** Opening Dataset extract block **

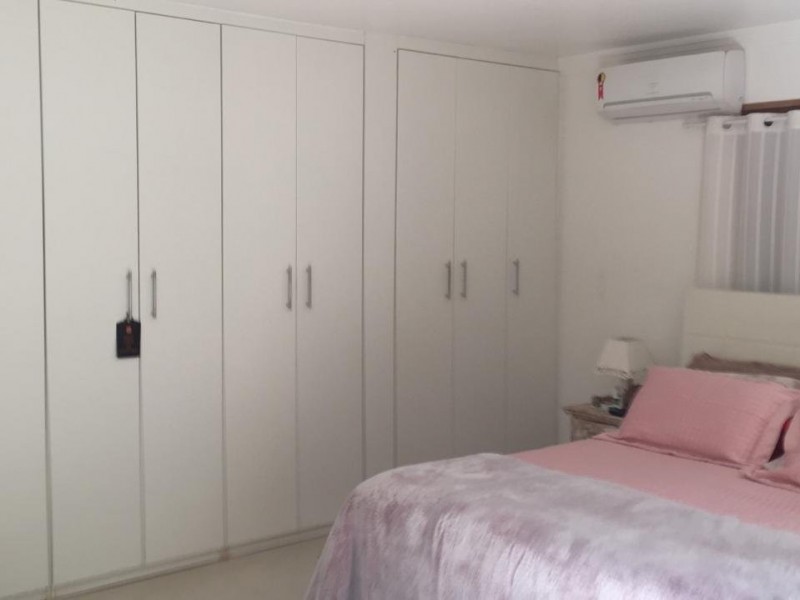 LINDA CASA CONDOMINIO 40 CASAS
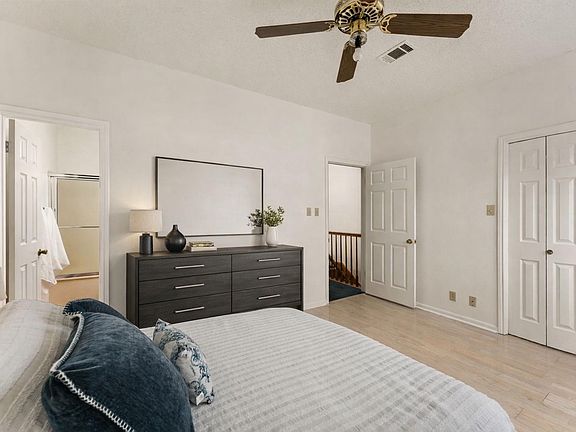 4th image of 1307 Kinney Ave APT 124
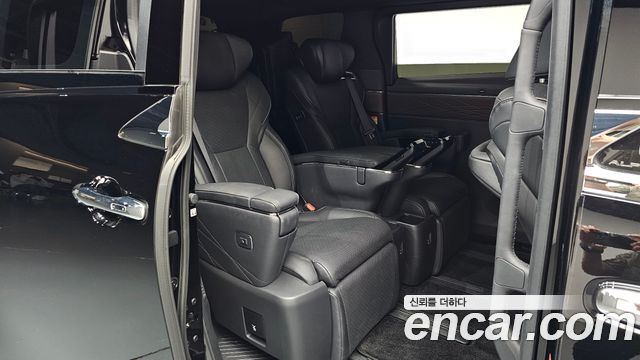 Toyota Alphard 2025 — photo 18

** Closing Dataset extract block **

▶ Aim of the task:
Across all the lines above, repeat the wording exactly and omit the pictures.

▶ Answer to this problem:
 LINDA CASA CONDOMINIO 40 CASAS
 4th image of 1307 Kinney Ave APT 124
 Toyota Alphard 2025 — photo 18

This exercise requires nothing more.